People born during a famine in China have an increased risk of schizophrenia, consistent with previous research suggesting a link between fetal nutritional deficiency and schizophrenia, according to a study in the August 3 issue of JAMA: The Journal of the American Medical Association, a theme issue on violence and human rights.
Schizophrenia is a common form of severe mental illness characterized by thought disorder, hallucinations, and delusions, as well a as deterioration of social functioning and social withdrawal, according to background information in the article. It is distributed worldwide with a lifetime risk of approximately 1 percent. Schizophrenia is increasingly viewed as a neurodevelopmental disorder with environmental influences during early brain development modifying risk of schizophrenia. These influences, none of which are yet firmly established, include fetal nutritional deficiency. A previous study found that there was twice the risk of schizophrenia among children conceived during a food shortage in Holland in 1944-1945. However, the number of cases in this study was small, and the findings were only modestly statistically significant.

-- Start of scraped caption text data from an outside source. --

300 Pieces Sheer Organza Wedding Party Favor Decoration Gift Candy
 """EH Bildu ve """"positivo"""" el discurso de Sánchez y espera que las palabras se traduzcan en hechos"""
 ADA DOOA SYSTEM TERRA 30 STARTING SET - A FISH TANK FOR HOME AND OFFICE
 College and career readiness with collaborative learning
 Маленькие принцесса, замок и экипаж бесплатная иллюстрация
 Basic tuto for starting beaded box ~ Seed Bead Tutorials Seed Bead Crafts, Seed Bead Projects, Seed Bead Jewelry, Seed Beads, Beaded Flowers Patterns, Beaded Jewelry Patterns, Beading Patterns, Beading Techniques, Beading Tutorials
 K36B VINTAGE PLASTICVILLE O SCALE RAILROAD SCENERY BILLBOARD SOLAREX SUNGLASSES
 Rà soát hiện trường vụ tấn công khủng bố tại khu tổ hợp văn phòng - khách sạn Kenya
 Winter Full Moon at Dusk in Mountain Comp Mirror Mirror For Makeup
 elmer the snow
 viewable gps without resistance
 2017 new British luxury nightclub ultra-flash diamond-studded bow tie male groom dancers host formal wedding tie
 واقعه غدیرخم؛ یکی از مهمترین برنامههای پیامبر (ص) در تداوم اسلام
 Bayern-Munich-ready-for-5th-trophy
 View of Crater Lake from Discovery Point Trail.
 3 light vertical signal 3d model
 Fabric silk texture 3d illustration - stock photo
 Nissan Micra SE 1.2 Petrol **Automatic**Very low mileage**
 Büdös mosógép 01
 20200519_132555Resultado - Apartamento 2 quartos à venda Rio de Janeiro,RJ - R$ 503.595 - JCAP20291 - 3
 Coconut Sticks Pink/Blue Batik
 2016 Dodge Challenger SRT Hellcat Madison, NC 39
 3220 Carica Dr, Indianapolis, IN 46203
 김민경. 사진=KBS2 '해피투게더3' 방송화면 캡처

David St. Clair, M.D., Ph.D., of Shanghai Jiao Tong University, Shanghai, China, and colleagues conducted a study to test the hypothesis that prenatal exposure to famine would increase the rate of schizophrenia in adult life by examining people who lived through a massive famine in China from 1959-1961. The risk of schizophrenia was examined in the Wuhu region of Anhui, one of the most affected provinces. Rates were compared among those born before, during, and after the famine years. All psychiatric case records for the years 1971 through 2001 were examined, and clinical and sociodemographic information on patients with schizophrenia was extracted by researchers.